Chapter 20 - Chapter 7.9

"Caught up, bitches." For some reason, these actions, this attempt to ward off my own countrymen, among whom there were enough wounded and hungry, became a portion of gasoline that fell on the slightly smoldering embers of recent rage.

At home I went up to the second floor, got a bottle of cognac with which I had treated my nerves back in Shastingsorsk, poured a hundred grams into a mug and drank in large gulps, after which I breathed heavily for a few minutes, coming to my senses.

Soon a smell of cooking wafted in from the street, and in half an hour I was called.

- Alex!

I went to the window and looked outside. There was one of the girls who had been rescued from the storehouse, waving to me:

- We're all set! Come on down.

- I'm not hungry, thank you very much, - I refused, I was not in the mood for a joint feast, but it did not work.

- Please! At least have some tea.

I sighed.

- Okay, I'll be right there. - I took a few mugs and glasses and went downstairs.
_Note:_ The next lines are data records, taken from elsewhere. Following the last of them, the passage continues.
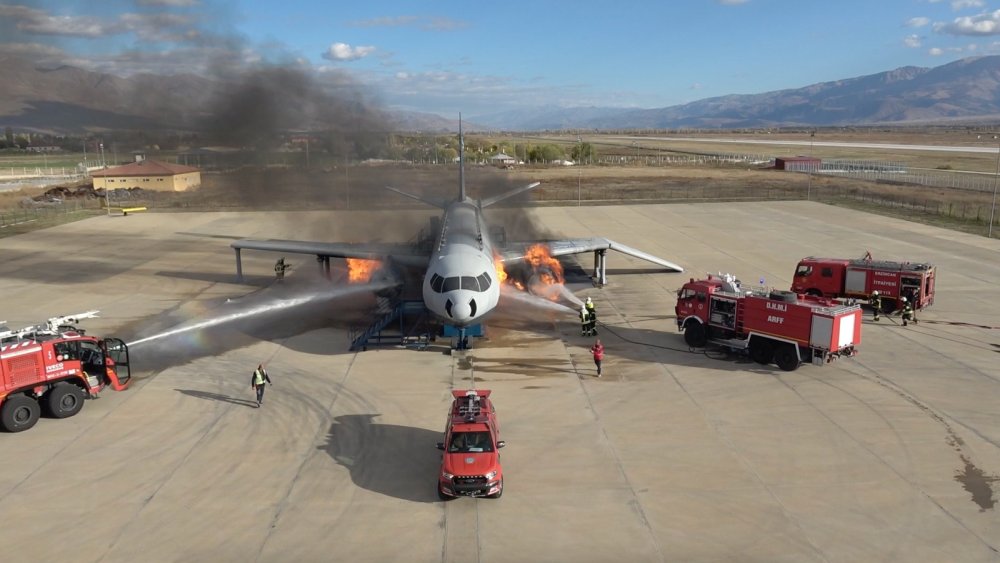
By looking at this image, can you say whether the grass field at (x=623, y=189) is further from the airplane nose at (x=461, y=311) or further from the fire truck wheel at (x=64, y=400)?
the fire truck wheel at (x=64, y=400)

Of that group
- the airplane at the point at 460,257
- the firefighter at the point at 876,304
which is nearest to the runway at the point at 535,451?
the firefighter at the point at 876,304

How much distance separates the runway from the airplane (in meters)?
2.61

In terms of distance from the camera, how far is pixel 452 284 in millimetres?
29234

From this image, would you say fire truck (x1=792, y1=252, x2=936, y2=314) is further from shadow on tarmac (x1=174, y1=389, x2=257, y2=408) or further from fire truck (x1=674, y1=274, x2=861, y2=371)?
shadow on tarmac (x1=174, y1=389, x2=257, y2=408)

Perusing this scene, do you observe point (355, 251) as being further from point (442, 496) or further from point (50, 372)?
point (442, 496)

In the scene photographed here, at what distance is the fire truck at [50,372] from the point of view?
877 inches

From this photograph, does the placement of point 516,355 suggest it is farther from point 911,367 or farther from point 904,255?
point 904,255

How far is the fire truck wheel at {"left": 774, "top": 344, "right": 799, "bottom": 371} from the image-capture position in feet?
92.8

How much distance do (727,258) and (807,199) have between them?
153 feet

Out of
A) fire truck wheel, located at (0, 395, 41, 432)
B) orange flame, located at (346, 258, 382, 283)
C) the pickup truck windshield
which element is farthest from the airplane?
fire truck wheel, located at (0, 395, 41, 432)

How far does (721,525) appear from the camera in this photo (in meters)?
17.1

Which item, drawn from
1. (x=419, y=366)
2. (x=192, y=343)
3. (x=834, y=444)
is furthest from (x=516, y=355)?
(x=192, y=343)

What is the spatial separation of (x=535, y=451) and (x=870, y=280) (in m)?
26.5

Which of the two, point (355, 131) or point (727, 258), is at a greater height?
point (355, 131)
There I was immediately handed a plate of rice porridge, generously seasoned with bits of stew.

- I wish I had some onions, carrots, garlic, a couple of heads of garlic, and it would come out something close to pilaf, - said the girl who called me. - I'm Luisa, this is Irni, Artemis.

- Remember? - The policeman grinned when the performance was over.

- Someone.

- Alex, tell us, how do your people live here, why they look at us with such disdain and why they sent us to you... or rather drove us away, eh? - Luisa asked.

- What about us, - I sighed.

- Let the man eat first," said Norton, the highway policeman. - As in the story: water, feed, and then talk, ha-ha.

- I'm not Baba-Yaga*," said the girl indignantly.

I managed to swallow a few spoonfuls of porridge without much appetite when I saw a few people walking in our direction. Among them I recognized the two who were present at the meeting where I had so unpleasantly erupted.

- I think they're about to tell us something," I said, feeling a twinge in my spine at the prospect of trouble.